The Finance Ministry will also attempt to return to primary budget surpluses as a sign of the exercising of “consistent economic policy that will not rely on borrowed money.”
This year is set to end with a very high general government deficit, at 7% or over, and a primary deficit that will approach or even exceed 4% of GDP. Nevertheless the ministry estimates that an immediate return to primary surpluses is feasible, and without taking any additional measures that have only hurt the effort to return to growth.
Instead, the objective is to find fiscal space of 2 billion euros to finance by priority the reduction of the social security contribution rates paid by employers and employees – which requires at least €1 billion – and to start the process for the gradual abolition of the solidarity levy and the duty paid for practicing certain professions.
The drafting of the 2021 budget with such provisions will have to rely on two unknown factors; the first concerns health conditions, as the total recovery of the economy can only be achieved if there is global normality next year; the second factor pertains to whether the Greek request for the waiving of the strict post-bailout surveillance framework to be waived for 2021 too, as it forces Greece to achieve a primary surplus of 3.5% of GDP.

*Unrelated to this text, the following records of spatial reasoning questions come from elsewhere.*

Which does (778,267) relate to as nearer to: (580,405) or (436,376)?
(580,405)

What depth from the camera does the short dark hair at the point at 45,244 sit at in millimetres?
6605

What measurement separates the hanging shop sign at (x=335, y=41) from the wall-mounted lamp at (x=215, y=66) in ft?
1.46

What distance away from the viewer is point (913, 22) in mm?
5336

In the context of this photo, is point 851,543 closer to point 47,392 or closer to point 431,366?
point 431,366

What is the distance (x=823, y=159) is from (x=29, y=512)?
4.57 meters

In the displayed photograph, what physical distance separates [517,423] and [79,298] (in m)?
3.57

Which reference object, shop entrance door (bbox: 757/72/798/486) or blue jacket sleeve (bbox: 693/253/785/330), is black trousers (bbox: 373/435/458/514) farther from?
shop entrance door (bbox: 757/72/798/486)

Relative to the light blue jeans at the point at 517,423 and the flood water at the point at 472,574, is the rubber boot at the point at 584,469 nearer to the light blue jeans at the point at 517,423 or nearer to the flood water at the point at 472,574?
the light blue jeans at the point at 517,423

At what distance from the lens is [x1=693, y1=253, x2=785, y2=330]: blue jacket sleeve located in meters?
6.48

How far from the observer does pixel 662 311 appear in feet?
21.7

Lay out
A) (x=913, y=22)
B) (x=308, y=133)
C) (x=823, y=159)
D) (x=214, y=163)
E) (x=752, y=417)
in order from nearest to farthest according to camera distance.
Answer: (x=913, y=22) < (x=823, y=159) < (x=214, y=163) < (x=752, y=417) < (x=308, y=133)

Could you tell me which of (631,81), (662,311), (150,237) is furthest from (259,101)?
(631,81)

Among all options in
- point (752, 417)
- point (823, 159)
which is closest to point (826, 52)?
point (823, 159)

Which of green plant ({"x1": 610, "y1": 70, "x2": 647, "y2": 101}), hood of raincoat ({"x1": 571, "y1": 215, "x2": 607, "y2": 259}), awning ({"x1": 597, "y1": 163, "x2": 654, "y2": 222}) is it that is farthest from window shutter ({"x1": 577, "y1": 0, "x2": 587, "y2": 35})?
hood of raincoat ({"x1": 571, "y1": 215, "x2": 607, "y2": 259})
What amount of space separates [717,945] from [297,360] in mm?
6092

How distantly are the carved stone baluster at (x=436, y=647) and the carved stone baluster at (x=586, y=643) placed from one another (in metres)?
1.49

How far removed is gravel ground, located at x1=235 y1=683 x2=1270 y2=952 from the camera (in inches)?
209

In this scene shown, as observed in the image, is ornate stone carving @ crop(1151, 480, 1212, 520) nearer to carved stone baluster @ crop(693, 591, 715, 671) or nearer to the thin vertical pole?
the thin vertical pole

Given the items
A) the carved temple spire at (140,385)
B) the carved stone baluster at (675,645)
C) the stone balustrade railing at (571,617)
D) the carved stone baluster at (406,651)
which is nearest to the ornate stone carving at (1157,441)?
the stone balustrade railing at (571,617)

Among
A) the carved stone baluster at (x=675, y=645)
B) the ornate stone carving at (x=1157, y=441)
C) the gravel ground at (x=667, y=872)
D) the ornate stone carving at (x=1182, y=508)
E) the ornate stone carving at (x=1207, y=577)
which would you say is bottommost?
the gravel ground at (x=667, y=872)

Greece’s tools for that economic miracle include the fact that this crisis is caused by external factors, which once extinguished will allow for a strong rebound from a low starting point.
Another important point is that the debt-to-GDP ratio can decline thanks to the rise of the denominator (growth) in 2021, while this year’s extraordinary measures will not be repeated in 2021, allowing for a significant reduction in state expenditure.